- Engage and Support
The National Study of Learning, Voting, and Engagement (NSLVE)
The National Study of Learning, Voting, and Engagement (NSLVE) offers colleges and universities an opportunity to learn their student registration and voting rates and, for interested campuses, a closer examination of their campus climate for political learning and engagement and correlations between specific student learning experiences and voting.
Critical to our broader mission of strengthening college student learning for democracy, NSLVE’s goals are to:
- Provide a service to colleges and universities interested in learning about their students’ voting habits
- Build a national database for research on college student political learning and engagement in democracy
Why Join NSLVE?
NSLVE is the first and only study to objectively examine student and institution-level data on student voting and to share these data with participating campuses. Participation is free, easy, and protective of student privacy. Our growing database includes:
- More than 1,200 campuses and 10 million student records
- All 50 states
- All institutional types
What Happens to the Data?
NSLVE data are the result of matching student enrollment records with public voting files.
To match the files while protecting student privacy, IDHE formed a partnership with the National Student Clearinghouse (“Clearinghouse”), a nonprofit organization established by the higher education community to provide educational reporting, verification, and research.

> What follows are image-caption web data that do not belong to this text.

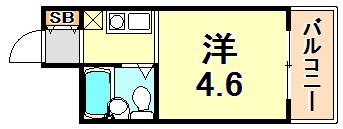 ライフピアモア六甲(1K/3階)の間取り写真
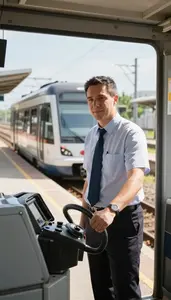 Tram Operator Conducting A Train Departure At A Train Station Platform At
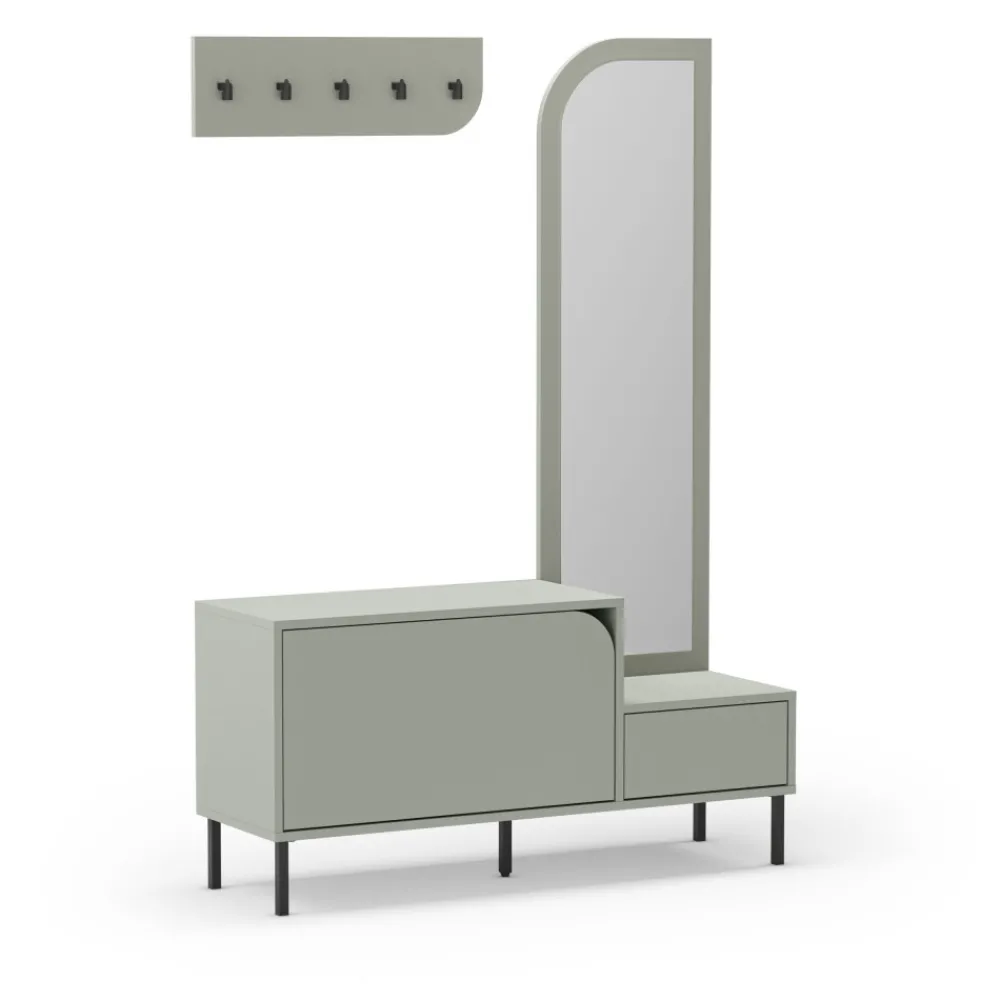 No name SILVAR Meuble d'entrée 2 portes avec miroir et portant en bois et métal H172cm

In January 2012, the U.S. Department of Education issued a “call to action” challenging colleges and universities to support academic programs and experiences designed to increase student civic learning and engagement in democracy. Many campuses already support civic learning experiences.
We know very little, however, about whether these experiences increase the knowledge, skills, and commitment students will need to engage in democracy, in politics, policy making, and social action. Voting is by no means the only indicator of civic engagement, but it is fundamental. Studying the voting rates of students provides an important measure that can catalyze improvements in academic programs and co-curricular experiences.